**SOURCE:**

◇ ◇ ◇ ◇ ◇

EMC VPLEX is a federated solution that provides simultaneous access to storage devices at two geographically separate sites. One or more VPLEX Distributed Virtual Volumes can be provisioned for sharing between the two site's ESXi hosts. These volumes can be used as Raw Device Mapping (RDM) disks or as a shared VMFS datastore. The RDM can be used for exclusive access by the virtual machine and the VMFS datastore can be used for provisioning virtual machines and carving out additional vDisks.
The VPLEX cluster at each site itself is designed to be highly available. A VPLEX cluster can scale from two directors to eight directors. Each director is protected by redundant power supplies, fans, and interconnects, making the VPLEX highly resilient.
vSphere Metro Storage Cluster (vMSC) is new configuration. A storage device configured in the MSC configuration is supported after vMSC certification equivalency approval from VMWare. All supported storage devices are listed on the VMware Storage Compatibility Guide .
Notes:
For information on any additional requirements for VPLEX Distributed Virtual Volumes, see the VPLEX™ Overview and General Best Practice.
Note: The preceding links were correct as of August 10, 2016. If you find a link is broken, provide feedback and a VMware employee will update the link.
This diagram provides an example:
Scenario |
VPLEX Behavior |
Impact/Observed VMware HA Behavior |
Single VPLEX back-end (BE) path failure |
VPLEX continues to operate using an alternate path to the same BE Array. Distributed Virtual Volumes exposed to the ESXi hosts have no impact. |
None. |
Single front-end (FE) path failure |
The ESXi server is expected to use alternate paths to the Distributed Virtual Volumes. |
None. |
BE Array failure at site-A |
VPLEX continues to operate using the array at site-B. When the array is recovered from the failure, the storage volume at site-A is resynchronized from site-B automatically. |
None. |
BE array failure at site-B |
VPLEX continues to operate using the array at site-A. When the array is recovered from the failure, the storage volume at site-B is resynchronized from site-A automatically. |
None. |
VPLEX director failure |
VPLEX continues to provide access to the Distributed Virtual Volume through other directors on the same VPLEX cluster. |
None. |
Complete site-A failure
(The failure includes all ESXi hosts and the VPLEX cluster at site-A.)
|
VPLEX continues to serve I/O on the surviving site (site-B). When the VPLEX at the failed site (site-A) is restored, the Distributed Virtual Volumes are synchronized automatically from the active site (site-B). |
Virtual machines running at the failed site fail. VMware HA automatically restarts them on the surviving site. There is no down time if you configure FT on the virtual machines. |
Complete site-B failure (The failure includes all ESXi hosts and the VPLEX cluster at site-B.) |
VPLEX continues to serve I/O on the surviving site (site-A). When the VPLEX at site-B is restored, the Distributed Virtual Volumes are synchronized automatically from the active site (site-A). |
Virtual machines running at the failed site fail. VMware HA automatically restarts them on the surviving site. There is no down time if you configure FT on the virtual machines. |
Multiple ESXi host
failure(s) – Power off |
None. |
VMware HA restarts the virtual machines on any of the surviving ESXi hosts within the VMware HA Cluster. |
Multiple ESXi host
failure(s) – Network disconnect |
None. |
HA continues to exchange cluster heartbeat through the shared datastore. No virtual machine failovers occur. |
ESXi host experiences APD (All Paths down) –
Encountered when the ESXi host loses access to its storage volumes (in this case, VPLEX Volumes).

◇ ◇ ◇ ◇ ◇

**RECORDED DATA:**

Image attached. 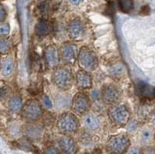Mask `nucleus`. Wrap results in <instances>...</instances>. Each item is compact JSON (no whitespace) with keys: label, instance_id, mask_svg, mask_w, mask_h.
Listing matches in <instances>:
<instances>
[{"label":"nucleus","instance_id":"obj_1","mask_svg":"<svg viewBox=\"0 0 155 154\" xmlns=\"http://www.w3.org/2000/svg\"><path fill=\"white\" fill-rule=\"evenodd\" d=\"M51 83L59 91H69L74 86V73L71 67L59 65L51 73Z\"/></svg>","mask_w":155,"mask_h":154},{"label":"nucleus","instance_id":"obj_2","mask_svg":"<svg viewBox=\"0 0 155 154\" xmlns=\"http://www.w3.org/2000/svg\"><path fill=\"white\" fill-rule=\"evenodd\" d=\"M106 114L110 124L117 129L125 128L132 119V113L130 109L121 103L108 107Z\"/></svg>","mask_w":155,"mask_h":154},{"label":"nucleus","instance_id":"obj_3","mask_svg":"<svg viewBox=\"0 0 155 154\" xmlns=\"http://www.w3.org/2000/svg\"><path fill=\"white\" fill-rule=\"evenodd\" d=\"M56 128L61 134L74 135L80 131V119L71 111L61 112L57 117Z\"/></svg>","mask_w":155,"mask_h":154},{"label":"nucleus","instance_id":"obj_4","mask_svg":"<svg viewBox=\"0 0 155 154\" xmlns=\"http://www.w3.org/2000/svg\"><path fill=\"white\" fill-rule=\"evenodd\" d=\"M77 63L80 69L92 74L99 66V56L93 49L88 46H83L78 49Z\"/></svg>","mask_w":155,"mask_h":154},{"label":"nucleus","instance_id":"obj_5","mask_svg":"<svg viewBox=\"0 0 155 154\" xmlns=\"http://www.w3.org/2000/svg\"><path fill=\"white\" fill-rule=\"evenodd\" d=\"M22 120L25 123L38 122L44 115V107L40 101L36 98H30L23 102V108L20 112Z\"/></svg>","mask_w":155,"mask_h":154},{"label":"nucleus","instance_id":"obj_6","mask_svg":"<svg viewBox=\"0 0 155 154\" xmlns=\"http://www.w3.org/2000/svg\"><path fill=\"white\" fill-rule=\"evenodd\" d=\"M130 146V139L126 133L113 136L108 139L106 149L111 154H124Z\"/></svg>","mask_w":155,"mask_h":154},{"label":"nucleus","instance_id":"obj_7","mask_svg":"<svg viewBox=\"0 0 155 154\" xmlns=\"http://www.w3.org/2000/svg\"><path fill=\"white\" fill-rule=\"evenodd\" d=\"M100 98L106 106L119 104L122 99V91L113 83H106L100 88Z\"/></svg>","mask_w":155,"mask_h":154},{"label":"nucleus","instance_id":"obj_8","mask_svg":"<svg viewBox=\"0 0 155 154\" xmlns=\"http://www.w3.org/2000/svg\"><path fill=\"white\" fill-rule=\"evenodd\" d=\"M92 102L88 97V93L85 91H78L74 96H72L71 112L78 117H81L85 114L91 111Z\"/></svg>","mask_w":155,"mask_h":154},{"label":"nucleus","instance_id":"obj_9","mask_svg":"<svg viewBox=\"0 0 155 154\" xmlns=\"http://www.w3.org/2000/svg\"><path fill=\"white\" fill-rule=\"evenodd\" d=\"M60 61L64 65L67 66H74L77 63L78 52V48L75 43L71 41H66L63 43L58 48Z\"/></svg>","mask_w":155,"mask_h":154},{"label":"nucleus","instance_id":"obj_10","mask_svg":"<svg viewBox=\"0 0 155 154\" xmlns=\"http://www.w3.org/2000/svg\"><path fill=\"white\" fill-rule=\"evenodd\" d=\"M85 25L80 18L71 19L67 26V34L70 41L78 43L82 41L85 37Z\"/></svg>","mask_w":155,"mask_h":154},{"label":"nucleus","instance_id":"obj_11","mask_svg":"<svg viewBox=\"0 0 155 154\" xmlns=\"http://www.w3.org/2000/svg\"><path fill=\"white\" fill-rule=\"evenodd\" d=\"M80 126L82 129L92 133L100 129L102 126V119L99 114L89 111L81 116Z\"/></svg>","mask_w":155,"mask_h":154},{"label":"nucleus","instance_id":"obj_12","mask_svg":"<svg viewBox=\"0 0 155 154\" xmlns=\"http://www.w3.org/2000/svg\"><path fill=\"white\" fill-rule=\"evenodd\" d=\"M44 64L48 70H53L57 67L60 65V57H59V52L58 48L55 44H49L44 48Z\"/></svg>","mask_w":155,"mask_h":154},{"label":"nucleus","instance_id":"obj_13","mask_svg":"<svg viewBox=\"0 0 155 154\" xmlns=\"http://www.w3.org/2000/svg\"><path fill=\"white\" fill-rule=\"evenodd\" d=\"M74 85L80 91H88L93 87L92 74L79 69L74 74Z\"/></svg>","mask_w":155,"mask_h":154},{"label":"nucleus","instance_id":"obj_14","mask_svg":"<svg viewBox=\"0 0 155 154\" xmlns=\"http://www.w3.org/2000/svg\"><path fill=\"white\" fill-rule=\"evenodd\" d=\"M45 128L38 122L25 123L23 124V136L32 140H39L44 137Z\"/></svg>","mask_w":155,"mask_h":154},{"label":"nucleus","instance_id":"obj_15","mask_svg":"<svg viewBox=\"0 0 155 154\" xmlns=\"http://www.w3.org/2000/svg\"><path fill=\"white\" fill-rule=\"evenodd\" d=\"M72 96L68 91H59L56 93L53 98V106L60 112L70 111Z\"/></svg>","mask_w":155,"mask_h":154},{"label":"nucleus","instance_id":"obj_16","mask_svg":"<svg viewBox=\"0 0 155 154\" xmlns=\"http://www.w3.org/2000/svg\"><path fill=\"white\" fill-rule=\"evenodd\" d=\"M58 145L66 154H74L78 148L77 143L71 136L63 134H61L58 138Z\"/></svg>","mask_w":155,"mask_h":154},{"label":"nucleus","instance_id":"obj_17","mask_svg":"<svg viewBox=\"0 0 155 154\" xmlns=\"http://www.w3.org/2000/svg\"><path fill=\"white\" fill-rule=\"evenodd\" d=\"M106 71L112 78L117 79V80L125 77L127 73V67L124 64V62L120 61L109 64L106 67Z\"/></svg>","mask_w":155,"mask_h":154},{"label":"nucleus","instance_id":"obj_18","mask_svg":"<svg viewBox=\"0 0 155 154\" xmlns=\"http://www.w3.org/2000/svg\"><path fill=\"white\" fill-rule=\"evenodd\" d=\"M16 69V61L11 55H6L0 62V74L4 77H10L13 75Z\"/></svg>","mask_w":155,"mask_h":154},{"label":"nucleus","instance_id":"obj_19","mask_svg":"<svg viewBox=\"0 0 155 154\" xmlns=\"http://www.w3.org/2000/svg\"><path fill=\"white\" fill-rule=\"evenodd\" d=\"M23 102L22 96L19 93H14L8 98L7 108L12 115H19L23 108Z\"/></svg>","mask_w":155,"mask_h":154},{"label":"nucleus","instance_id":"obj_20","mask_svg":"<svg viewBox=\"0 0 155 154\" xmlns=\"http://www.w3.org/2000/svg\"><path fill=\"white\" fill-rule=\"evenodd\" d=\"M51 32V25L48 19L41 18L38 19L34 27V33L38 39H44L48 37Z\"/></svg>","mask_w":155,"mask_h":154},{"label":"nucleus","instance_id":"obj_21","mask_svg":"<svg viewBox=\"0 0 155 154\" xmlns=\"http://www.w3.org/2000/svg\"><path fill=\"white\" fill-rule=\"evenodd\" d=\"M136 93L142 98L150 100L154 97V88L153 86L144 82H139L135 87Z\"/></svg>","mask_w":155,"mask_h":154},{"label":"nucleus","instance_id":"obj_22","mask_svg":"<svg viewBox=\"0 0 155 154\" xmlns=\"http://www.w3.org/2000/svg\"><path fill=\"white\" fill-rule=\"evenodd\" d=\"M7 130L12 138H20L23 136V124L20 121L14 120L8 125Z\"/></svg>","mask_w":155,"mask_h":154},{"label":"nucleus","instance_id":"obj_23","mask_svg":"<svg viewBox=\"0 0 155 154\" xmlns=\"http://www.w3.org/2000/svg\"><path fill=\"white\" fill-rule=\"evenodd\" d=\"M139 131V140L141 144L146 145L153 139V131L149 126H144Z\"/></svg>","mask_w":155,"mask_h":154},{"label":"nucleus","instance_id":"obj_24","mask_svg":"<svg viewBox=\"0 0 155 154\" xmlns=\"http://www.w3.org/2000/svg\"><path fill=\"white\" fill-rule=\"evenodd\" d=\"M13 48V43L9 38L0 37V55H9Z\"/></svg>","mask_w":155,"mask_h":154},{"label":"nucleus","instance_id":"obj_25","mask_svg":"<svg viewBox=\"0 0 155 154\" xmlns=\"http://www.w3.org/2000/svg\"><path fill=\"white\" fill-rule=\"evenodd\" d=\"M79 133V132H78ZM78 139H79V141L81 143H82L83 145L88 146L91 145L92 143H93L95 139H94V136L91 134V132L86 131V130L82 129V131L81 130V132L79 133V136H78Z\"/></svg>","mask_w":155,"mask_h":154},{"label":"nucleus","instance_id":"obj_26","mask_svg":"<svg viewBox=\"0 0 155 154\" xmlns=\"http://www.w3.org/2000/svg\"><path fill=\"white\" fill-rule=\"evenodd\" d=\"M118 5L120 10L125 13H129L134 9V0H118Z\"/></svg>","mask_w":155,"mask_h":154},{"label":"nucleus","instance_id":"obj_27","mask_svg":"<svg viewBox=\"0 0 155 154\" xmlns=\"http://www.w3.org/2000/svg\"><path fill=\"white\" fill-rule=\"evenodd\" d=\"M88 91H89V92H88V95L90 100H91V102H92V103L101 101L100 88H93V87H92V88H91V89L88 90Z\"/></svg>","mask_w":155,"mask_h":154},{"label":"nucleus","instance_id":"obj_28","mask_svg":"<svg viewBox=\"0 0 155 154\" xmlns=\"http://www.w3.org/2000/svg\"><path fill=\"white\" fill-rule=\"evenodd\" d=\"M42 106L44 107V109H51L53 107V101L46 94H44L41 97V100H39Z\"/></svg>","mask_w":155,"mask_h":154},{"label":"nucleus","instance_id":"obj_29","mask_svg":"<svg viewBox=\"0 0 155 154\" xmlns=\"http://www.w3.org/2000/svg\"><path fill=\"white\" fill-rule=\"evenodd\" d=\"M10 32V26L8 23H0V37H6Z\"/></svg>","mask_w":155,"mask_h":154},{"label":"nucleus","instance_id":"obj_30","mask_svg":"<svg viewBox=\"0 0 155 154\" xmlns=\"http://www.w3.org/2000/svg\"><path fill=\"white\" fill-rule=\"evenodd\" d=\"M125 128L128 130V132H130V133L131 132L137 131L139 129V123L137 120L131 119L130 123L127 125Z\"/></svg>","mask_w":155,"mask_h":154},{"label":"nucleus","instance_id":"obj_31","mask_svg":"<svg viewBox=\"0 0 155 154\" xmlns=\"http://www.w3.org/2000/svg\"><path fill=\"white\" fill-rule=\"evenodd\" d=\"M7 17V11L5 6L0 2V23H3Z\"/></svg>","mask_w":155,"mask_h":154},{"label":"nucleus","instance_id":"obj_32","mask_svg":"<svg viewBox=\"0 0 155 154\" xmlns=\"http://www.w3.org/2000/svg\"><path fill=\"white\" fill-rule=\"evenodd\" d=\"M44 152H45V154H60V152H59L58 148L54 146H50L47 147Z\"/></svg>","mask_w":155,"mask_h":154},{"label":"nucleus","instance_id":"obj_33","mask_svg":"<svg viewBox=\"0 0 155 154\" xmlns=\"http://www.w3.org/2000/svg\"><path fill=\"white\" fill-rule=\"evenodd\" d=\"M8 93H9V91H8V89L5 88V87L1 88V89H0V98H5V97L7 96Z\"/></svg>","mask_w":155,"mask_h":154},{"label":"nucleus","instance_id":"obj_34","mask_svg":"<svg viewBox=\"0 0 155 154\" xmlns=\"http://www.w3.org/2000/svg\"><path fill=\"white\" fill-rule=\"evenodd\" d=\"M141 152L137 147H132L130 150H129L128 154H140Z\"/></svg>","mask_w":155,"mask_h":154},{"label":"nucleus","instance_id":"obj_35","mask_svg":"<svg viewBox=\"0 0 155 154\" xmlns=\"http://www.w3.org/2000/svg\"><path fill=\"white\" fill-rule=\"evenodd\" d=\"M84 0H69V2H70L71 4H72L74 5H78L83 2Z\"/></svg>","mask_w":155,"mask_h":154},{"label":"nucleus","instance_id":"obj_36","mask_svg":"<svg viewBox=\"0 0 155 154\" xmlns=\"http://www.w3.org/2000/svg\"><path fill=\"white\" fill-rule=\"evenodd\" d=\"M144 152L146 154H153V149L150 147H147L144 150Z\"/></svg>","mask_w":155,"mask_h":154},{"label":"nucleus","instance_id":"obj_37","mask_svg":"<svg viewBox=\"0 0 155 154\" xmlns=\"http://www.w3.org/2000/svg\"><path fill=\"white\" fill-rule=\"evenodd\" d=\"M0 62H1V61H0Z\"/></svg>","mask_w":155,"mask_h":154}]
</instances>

◇ ◇ ◇ ◇ ◇

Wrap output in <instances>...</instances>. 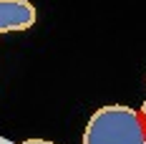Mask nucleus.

◇ ◇ ◇ ◇ ◇

**INSTRUCTION 1:** Reproduce the part of the VPLEX page covering everything from "EMC VPLEX is" down to "VPLEX highly resilient.".
**INSTRUCTION 2:** Mark each statement below yes or no according to the VPLEX page, quoting the page's words that decide it. (a) A VPLEX cluster can have as many as eight directors. (b) When multiple ESXi hosts lose their network connection, the virtual machines fail over. (c) After a back-end array failure at site-A, the storage volume there must be resynchronized manually once the array recovers.

**COMPLETE OUTPUT 1:**
EMC VPLEX is a federated solution that provides simultaneous access to storage devices at two geographically separate sites. One or more VPLEX Distributed Virtual Volumes can be provisioned for sharing between the two site's ESXi hosts. These volumes can be used as Raw Device Mapping (RDM) disks or as a shared VMFS datastore. The RDM can be used for exclusive access by the virtual machine and the VMFS datastore can be used for provisioning virtual machines and carving out additional vDisks.
The VPLEX cluster at each site itself is designed to be highly available. A VPLEX cluster can scale from two directors to eight directors. Each director is protected by redundant power supplies, fans, and interconnects, making the VPLEX highly resilient.

**COMPLETE OUTPUT 2:**
(a) Yes: "A VPLEX cluster can scale from two directors to eight directors."
(b) No: "No virtual machine failovers occur."
(c) No: "When the array is recovered from the failure, the storage volume at site-A is resynchronized from site-B automatically."